● Data lines
•••
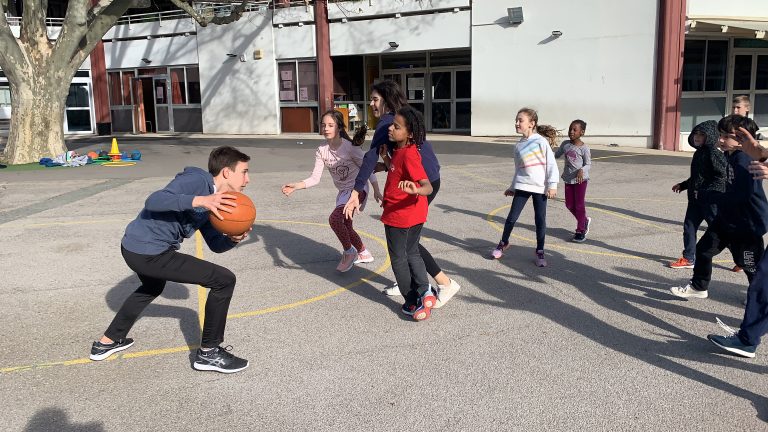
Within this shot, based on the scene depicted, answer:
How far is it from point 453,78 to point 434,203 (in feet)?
49.1

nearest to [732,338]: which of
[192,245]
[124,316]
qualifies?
[124,316]

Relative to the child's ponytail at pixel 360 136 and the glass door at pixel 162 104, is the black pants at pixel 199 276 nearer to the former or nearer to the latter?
the child's ponytail at pixel 360 136

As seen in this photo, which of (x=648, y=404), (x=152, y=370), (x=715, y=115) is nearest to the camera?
(x=648, y=404)

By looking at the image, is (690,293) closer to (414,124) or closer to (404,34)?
(414,124)

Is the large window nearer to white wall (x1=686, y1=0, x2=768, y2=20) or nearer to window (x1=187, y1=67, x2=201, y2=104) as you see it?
white wall (x1=686, y1=0, x2=768, y2=20)

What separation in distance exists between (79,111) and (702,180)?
27851mm

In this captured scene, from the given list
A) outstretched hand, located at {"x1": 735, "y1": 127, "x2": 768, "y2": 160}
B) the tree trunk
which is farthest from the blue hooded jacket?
the tree trunk

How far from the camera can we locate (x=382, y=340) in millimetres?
4730

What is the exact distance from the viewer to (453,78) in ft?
80.6

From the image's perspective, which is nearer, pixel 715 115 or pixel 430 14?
pixel 715 115

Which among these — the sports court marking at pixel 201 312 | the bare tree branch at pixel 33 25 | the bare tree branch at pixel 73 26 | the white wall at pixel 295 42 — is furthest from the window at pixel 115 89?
the sports court marking at pixel 201 312

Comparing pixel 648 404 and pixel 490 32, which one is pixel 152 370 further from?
pixel 490 32

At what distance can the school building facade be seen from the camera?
741 inches

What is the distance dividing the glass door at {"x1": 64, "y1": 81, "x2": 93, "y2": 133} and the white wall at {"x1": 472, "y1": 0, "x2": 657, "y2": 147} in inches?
687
•••
Omit any images, then output the listing exactly.

Within this shot, based on the scene depicted, answer:
How far is it from point 453,78 to point 434,203 (in feet)?
49.1

nearest to [732,338]: which of
[192,245]
[124,316]
qualifies?
[124,316]

Relative to the child's ponytail at pixel 360 136 and the glass door at pixel 162 104, is the black pants at pixel 199 276 nearer to the former or nearer to the latter?
the child's ponytail at pixel 360 136

As seen in this photo, which of (x=648, y=404), (x=152, y=370), (x=715, y=115) is nearest to the camera?
(x=648, y=404)

By looking at the image, is (690,293) closer to (414,124) or closer to (404,34)?
(414,124)

Is the large window nearer to white wall (x1=686, y1=0, x2=768, y2=20) or nearer to window (x1=187, y1=67, x2=201, y2=104) as you see it?
white wall (x1=686, y1=0, x2=768, y2=20)

What separation in distance exists between (79,111) and (702,180)?
27851mm

In this captured scene, from the given list
A) outstretched hand, located at {"x1": 735, "y1": 127, "x2": 768, "y2": 160}
B) the tree trunk
which is farthest from the blue hooded jacket?
the tree trunk

How far from the camera can we locate (x=382, y=340) in millimetres?
4730

What is the exact distance from the viewer to (453,78) in ft?
80.6

From the image's perspective, which is nearer, pixel 715 115 or pixel 430 14?
pixel 715 115

Which among these — the sports court marking at pixel 201 312 | the bare tree branch at pixel 33 25 | the bare tree branch at pixel 73 26 | the white wall at pixel 295 42 — is furthest from the window at pixel 115 89?
the sports court marking at pixel 201 312

Comparing pixel 648 404 and pixel 490 32, which one is pixel 152 370 further from?
pixel 490 32

At what distance can the school building facade be seen from the camera?
741 inches

What is the distance dividing the glass door at {"x1": 64, "y1": 81, "x2": 93, "y2": 133} and the white wall at {"x1": 472, "y1": 0, "x2": 657, "y2": 147} in inches?
687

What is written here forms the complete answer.